Sitting at the eastern entrance of the famed Northwest Passage, Lancaster Sound is home to narwhals, belugas, ringed and harp seals, and walruses. The area also boasts one of the highest densities of polar bears in the Canadian Arctic, and one third of Canada’s colonial seabirds rely on Lancaster Sound for feeding and breeding.
Despite this abundance of wildlife, these waters have long been threatened by the possibility of exploratory drilling for oil and gas.
That’s why we launched a lawsuit in April on behalf of the World Wildlife Fund (WWF), asking the court to order the government to remove Shell Canada’s expired oil and gas permits in Lancaster Sound from a registry of active permits.
Today (June 8), we saw a positive development in the fight to protect this important habitat.
In honour of World Ocean’s Day, Shell has released the permits at issue in the lawsuit, via the Nature Conservancy of Canada, to the federal government.
And at the same time, the federal government has announced a five year plan to develop new National Parks and National Marine Conservation Areas, including the long-awaited Lancaster Sound National Marine Conservation Area.
Local Inuit communities have spent more than three decades calling for a designated marine protected area that would encompass Lancaster Sound. But until now, Ottawa had proposed protecting a much narrower area, which skirted around the expired oil and gas exploration permits and left key stretches of the region unprotected.
The release of these permits to the federal government marks an important step towards recognizing and preserving Lancaster Sound’s incredible biodiversity.
The government now has the opportunity to propose new boundaries for the Lancaster Sound National Marine Conservation Area that would align with the boundaries proposed by the Qikiqtani Inuit Association, which our client supports.

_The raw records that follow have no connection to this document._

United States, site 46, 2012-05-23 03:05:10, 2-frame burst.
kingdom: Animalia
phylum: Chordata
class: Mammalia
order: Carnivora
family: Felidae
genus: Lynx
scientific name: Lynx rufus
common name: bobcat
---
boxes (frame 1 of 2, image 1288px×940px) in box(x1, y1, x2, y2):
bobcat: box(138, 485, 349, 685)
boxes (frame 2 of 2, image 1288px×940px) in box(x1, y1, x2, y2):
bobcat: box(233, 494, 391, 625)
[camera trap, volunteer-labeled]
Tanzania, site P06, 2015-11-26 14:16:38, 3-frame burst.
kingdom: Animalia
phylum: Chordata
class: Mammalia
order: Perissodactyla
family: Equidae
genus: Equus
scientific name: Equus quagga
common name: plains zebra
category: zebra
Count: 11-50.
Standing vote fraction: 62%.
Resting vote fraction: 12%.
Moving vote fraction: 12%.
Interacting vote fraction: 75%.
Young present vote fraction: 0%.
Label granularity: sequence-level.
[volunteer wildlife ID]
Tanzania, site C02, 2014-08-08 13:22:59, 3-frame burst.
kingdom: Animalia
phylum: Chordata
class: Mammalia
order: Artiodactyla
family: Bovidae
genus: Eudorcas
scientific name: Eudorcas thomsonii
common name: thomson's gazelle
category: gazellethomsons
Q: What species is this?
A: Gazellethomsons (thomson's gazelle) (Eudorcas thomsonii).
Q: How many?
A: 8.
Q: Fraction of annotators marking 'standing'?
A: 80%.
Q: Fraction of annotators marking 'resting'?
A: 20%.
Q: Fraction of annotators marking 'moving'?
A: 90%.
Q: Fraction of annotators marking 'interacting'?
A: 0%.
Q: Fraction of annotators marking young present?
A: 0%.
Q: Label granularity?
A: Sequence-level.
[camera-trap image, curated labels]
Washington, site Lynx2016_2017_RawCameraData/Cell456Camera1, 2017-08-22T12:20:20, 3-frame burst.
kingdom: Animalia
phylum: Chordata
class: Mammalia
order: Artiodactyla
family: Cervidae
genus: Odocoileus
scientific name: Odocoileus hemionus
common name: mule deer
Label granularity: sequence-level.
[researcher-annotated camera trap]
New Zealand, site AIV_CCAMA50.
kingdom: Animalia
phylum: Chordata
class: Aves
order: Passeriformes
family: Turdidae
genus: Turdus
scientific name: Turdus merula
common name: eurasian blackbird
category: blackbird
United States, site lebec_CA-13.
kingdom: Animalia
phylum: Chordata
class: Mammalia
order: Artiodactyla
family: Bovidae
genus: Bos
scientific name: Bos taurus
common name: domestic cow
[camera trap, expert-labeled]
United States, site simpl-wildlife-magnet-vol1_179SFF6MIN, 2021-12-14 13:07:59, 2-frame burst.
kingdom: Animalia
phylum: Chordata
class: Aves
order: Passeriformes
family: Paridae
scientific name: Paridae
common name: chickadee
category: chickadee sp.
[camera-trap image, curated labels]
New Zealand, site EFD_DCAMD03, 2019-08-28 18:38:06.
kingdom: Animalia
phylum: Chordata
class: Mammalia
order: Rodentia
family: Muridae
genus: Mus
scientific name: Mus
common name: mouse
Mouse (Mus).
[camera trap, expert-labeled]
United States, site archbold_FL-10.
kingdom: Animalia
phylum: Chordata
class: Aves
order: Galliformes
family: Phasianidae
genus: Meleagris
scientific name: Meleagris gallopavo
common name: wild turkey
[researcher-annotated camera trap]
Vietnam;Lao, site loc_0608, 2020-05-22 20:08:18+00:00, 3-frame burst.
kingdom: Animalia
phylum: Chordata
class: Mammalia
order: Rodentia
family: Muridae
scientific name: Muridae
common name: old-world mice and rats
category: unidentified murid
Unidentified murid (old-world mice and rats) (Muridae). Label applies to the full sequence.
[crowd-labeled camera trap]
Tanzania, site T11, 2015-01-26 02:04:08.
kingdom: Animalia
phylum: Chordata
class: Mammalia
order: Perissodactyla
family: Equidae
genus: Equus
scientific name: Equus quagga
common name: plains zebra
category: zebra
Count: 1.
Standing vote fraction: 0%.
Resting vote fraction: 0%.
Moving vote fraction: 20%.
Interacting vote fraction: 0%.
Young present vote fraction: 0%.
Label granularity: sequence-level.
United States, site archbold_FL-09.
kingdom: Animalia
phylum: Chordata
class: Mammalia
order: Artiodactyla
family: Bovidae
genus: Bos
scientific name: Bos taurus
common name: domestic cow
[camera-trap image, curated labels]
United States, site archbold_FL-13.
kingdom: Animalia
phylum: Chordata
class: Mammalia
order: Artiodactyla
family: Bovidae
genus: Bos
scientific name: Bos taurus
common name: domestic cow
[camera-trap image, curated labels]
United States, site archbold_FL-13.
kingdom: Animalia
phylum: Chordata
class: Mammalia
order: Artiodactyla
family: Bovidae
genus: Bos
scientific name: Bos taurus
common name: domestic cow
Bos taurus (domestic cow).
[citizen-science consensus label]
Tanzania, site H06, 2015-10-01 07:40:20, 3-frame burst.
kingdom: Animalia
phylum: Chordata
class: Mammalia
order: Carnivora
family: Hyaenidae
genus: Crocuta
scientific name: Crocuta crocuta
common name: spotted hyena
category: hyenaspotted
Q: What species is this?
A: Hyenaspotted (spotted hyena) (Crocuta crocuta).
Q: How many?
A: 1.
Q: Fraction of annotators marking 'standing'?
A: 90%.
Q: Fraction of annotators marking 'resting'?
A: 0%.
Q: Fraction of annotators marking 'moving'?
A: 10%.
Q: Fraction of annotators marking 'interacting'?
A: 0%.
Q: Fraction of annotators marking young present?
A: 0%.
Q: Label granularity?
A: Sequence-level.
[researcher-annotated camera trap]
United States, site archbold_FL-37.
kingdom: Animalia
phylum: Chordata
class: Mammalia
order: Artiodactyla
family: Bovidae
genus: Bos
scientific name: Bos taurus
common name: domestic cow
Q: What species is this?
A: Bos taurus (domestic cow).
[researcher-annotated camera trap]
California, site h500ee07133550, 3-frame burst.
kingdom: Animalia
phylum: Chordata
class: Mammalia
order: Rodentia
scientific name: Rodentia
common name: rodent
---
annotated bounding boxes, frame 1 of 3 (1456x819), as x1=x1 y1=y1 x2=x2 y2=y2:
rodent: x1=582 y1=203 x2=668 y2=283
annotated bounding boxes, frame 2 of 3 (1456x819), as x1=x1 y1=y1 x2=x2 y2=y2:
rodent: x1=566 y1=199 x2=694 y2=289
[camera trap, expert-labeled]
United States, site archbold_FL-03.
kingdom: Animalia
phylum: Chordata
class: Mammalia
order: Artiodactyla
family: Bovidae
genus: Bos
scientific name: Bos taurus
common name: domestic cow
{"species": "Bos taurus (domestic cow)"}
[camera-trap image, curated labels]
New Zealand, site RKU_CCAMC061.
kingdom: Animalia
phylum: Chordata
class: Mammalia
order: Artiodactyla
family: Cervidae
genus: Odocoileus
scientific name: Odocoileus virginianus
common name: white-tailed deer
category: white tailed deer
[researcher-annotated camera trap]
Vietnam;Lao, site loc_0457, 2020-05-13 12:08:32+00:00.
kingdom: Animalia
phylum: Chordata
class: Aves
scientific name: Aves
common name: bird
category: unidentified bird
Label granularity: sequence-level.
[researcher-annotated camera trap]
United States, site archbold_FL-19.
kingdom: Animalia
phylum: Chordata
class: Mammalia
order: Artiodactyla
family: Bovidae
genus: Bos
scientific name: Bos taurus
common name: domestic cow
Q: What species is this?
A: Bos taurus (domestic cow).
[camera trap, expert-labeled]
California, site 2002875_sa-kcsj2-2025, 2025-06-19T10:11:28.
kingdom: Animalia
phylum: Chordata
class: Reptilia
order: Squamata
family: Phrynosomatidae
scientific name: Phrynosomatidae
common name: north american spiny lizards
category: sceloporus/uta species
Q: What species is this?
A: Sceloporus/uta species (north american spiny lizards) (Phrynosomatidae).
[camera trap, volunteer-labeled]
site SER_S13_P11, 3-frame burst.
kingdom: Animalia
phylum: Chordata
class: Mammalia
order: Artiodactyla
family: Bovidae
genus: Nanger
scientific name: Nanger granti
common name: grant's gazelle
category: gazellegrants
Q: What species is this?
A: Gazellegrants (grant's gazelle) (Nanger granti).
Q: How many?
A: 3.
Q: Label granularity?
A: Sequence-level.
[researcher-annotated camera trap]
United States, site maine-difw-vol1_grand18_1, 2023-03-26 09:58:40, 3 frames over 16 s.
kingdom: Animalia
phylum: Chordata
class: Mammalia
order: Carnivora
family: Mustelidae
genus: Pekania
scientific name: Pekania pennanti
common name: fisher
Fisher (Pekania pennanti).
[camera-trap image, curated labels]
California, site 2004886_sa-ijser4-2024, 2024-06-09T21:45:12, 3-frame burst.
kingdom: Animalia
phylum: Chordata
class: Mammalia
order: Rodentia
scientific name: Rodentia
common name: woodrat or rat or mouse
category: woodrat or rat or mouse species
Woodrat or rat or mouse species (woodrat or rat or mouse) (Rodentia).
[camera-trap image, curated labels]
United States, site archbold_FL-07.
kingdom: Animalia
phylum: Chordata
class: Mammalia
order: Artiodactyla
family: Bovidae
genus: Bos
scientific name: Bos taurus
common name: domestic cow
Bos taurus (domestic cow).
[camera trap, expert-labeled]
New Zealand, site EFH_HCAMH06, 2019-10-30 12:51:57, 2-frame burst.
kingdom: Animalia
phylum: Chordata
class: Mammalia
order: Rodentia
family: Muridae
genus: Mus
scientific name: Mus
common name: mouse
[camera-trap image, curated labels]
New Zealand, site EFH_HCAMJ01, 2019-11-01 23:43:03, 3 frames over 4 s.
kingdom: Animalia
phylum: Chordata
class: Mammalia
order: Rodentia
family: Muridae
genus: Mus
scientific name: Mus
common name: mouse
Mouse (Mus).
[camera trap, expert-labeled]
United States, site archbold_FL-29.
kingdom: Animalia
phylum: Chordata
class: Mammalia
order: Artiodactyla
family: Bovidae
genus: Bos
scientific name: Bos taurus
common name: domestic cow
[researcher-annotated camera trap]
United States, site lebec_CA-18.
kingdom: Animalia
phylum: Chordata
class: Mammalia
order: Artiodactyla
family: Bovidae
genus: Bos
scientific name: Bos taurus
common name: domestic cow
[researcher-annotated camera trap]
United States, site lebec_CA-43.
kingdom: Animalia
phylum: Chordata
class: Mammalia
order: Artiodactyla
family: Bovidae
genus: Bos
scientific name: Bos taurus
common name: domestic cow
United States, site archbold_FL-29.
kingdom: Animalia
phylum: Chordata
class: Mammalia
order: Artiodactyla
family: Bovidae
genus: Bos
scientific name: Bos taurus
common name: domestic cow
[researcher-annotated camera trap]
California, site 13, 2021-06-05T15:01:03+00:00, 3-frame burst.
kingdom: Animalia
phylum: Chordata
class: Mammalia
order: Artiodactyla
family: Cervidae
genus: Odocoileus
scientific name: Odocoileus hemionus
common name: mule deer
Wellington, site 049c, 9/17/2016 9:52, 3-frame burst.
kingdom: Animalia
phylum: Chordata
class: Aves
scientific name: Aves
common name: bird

The wider borders would acknowledge and better respect the traditional knowledge of the Inuit communities who have lived in the area since time immemorial.
A recent report found that Canada is falling behind when it comes to protecting our marine environments, with only 0.11 per cent of the country’s ocean territory fully protected. Meanwhile, in the United States and the United Kingdom, about 10 per cent of ocean territory is fully protected from extractive activities.
If Canada follows through and officially designates a new National Marine Conservation Area within the boundaries proposed by the Qikiqtani Inuit Association, it would bring us closer to these international standards.
It would also show our commitment to protecting Lancaster Sound’s unique arctic environment — and the wildlife and communities that call this place home.